Polina was born in a region known as the Pale of Settlement, where Jews had been relegated under the Russian Empire; by 1926, Berdichev would be home to a Jewish population of 30,812. After her father was killed, Polina and her mother moved to Gomel, a city in southeastern Belarus that was also a center of Jewish life

Gelman enrolled at Moscow State University in 1938 intending to study history. She reveled in the cultural plenitude of the capital. “Life seemed to us a holiday,” she wrote in her autobiography, “Of Battles, Fires and Friends-Comrades” (1995).
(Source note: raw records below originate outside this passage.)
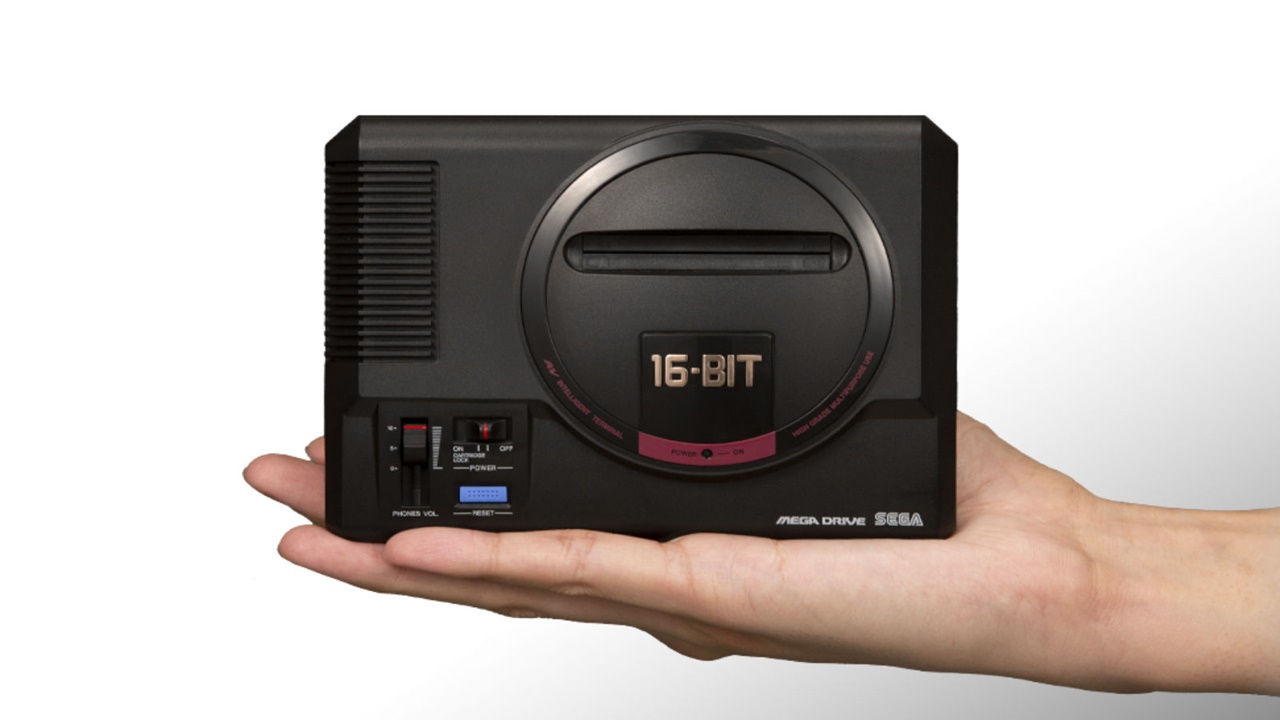Mais 10 Jogos do Mega Drive Mini foram revelados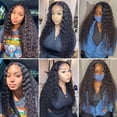 thumbnail image 2 of Hair Bundles MAMART Deep Wave, cabello humano brasileño de 3 x 20 a 24 pulgadas, 2 of 9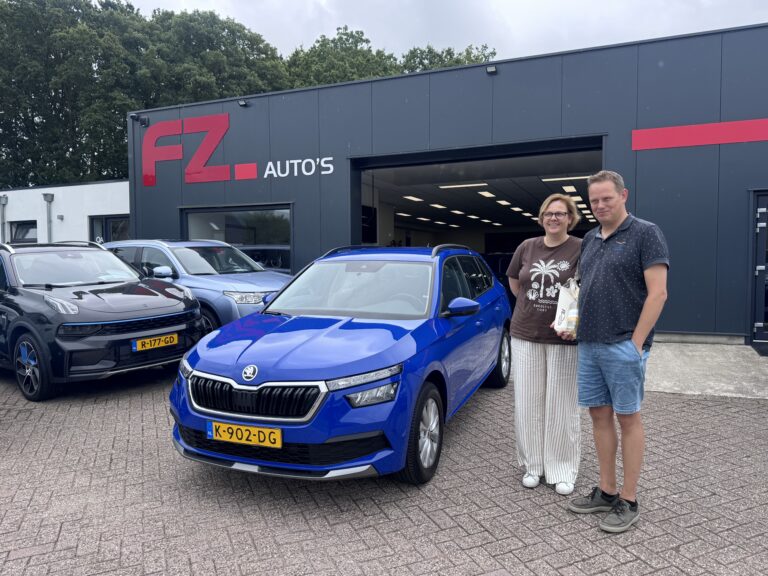 Verkochte auto bij FZ Auto's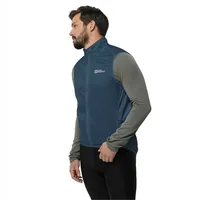 Jack Wolfskin Morobbia Wind Vest M blau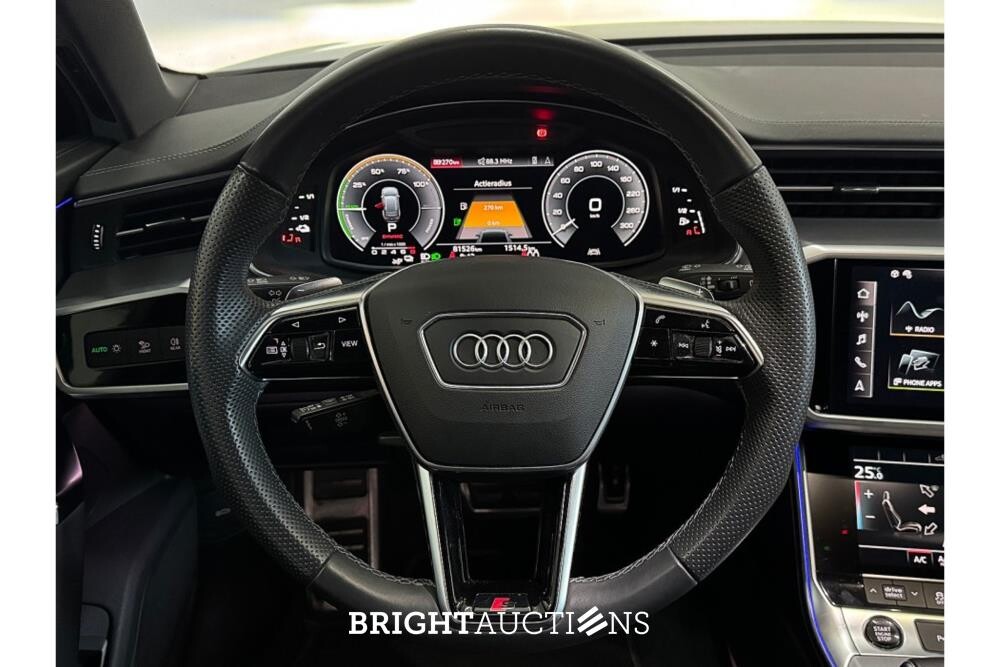 Audi A6 Avant 50 TFSI e S edition Quattro 408pk 2023 (Origineel-NL), T-500-KR
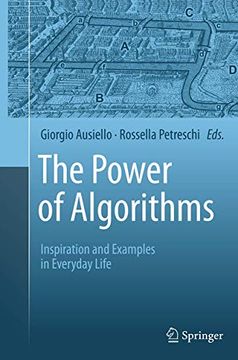 portada The Power of Algorithms: Inspiration and Examples in Everyday Life (en Inglés)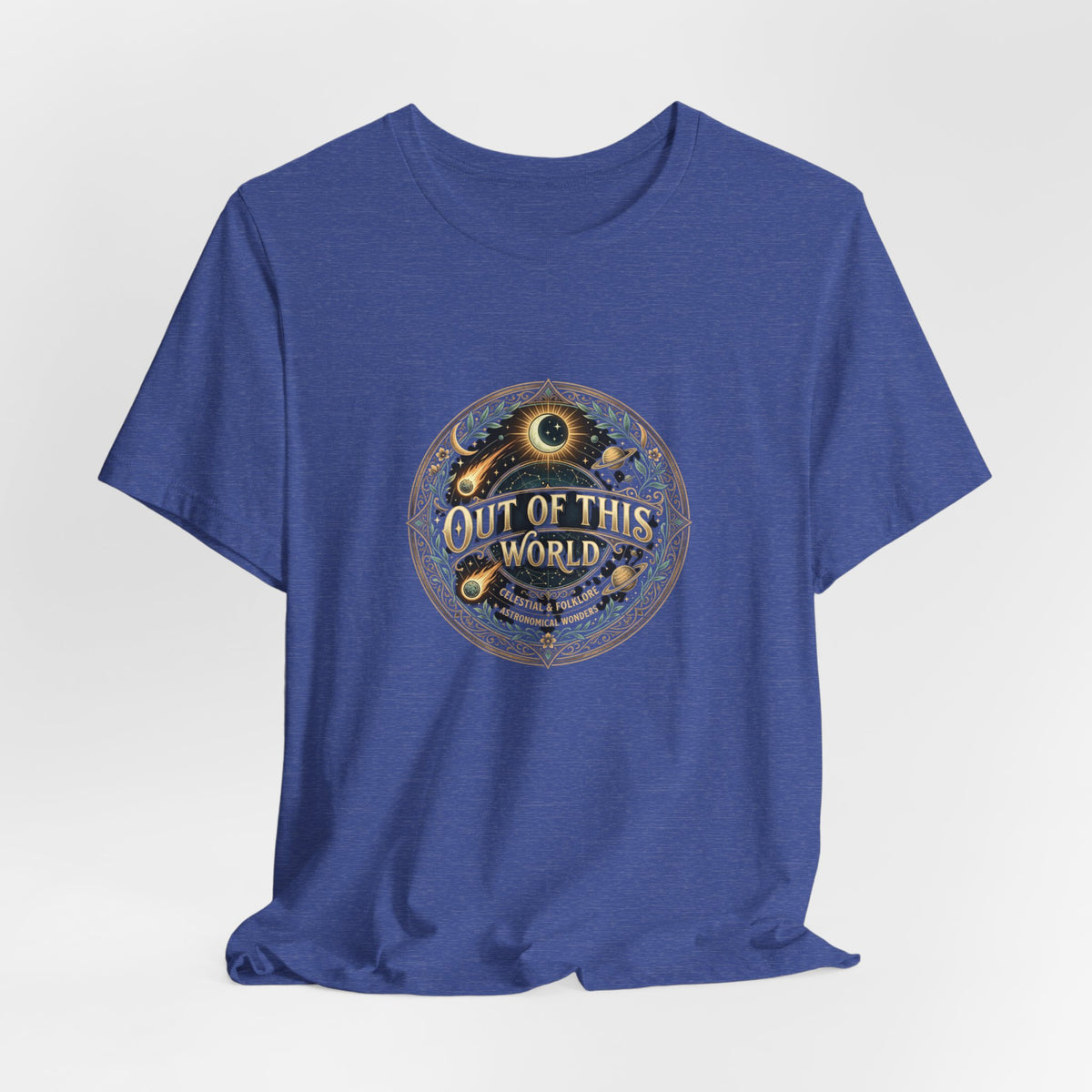 Out of This World Vintage Space T-Shirt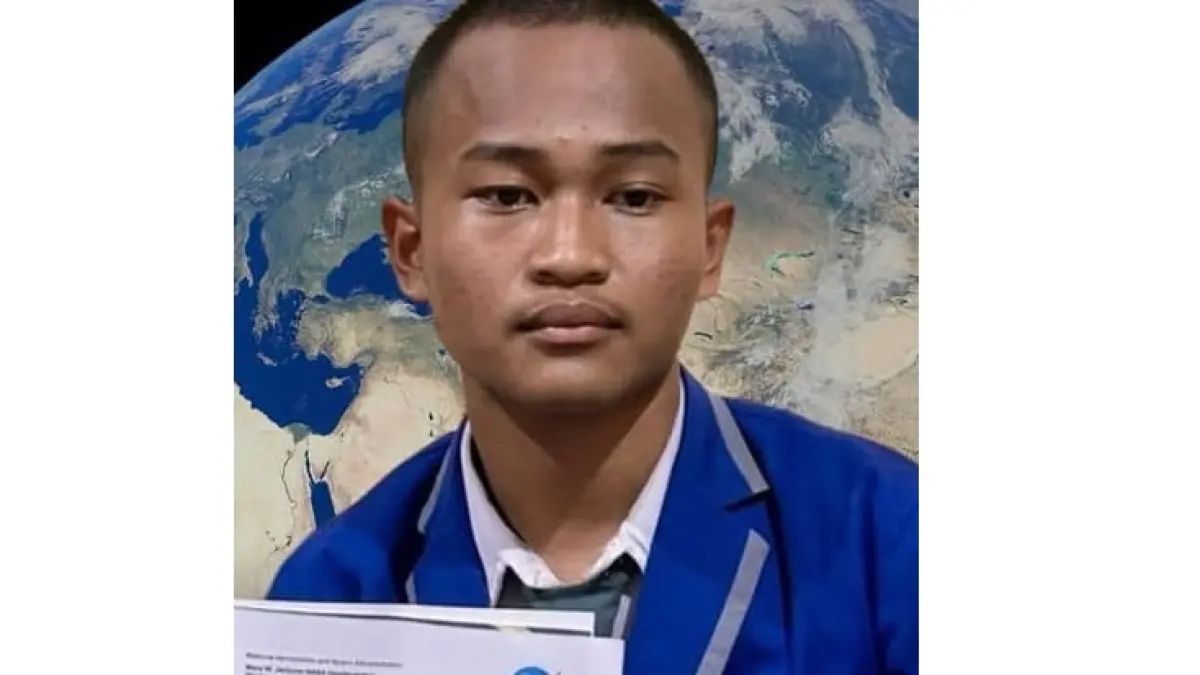 Rehan, siswa SMAN 8 Pinrang, Sulawesi Selatan, yang lebih dulu menemukan celah keamanan pada sistem NASA pada Januari 2026. (Instagram @pandemictalks)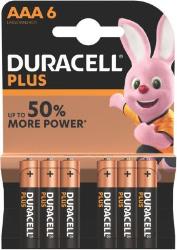 Pile Duracell AAA x6 Plus LR03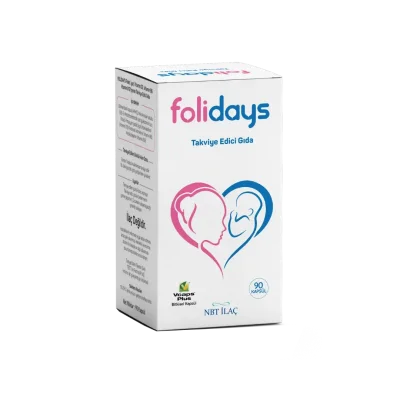 OUTLET - Nbt Life Folidays 90 Kapsül - Nbt İlaç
The holiday did not last long. As German tanks and infantry pushed toward Moscow, shattering hapless Red Army defenses along the way, the Soviet leader Joseph Stalin told Soviet citizens in a July 3 radio addressthat “everything must be subordinated to the interests of the front.” That effort would include women.

When Gelman and the 46th Guards were initially deployed, Germany was in the early stages of a plan to reach the oil fields of Baku, in what is now Azerbaijan, which would provide Hitler’s war machine with desperately needed fuel. The night bombers participated in assaults on German positions along the coasts of the Black and Azov Seas, as well as on the Crimean peninsula, where they dropped supplies to encircled Red Army troops.

The women were chronically sleep deprived. “We even had a kind of agreement between the pilot and the navigator that one of us would sleep going to the target and the other returning to the airfield,” the pilot Larisa Litvinova-Rozanova told Noggle, the historian.

As the tide began to turn, the 46th Guards accompanied Red Army troops across Belarus and Poland, and then into Germany itself. They flew their final mission outside Berlin, on the cusp of the Allied victory.

After the war, Gelman married Vladimir Kolosov and had a daughter, Galina. She studied languages and became a respected academic economist, retiring in 1990.

In her final years, she watched as the Soviet Union she had fought for unraveled. Having been born under Vladimir Lenin, she witnessed the ascent of Vladimir Putin.

She died at 86 on Nov. 25, 2005, and was buried in Moscow’s storied Novodevichy Cemetery, not far from the remains of Mikhail Gorbachevand Boris Yeltsin

Pennington, the historian, interviewed the aging Gelman in 1993 in her Moscow apartment. As the interview ended, Gelman became concerned that Pennington was giving her too much attention.

“But it is not only me, we all had to fly, not only us, other crews as well,” Gelman protested. “Some people like to brag. I would not want to look like that.”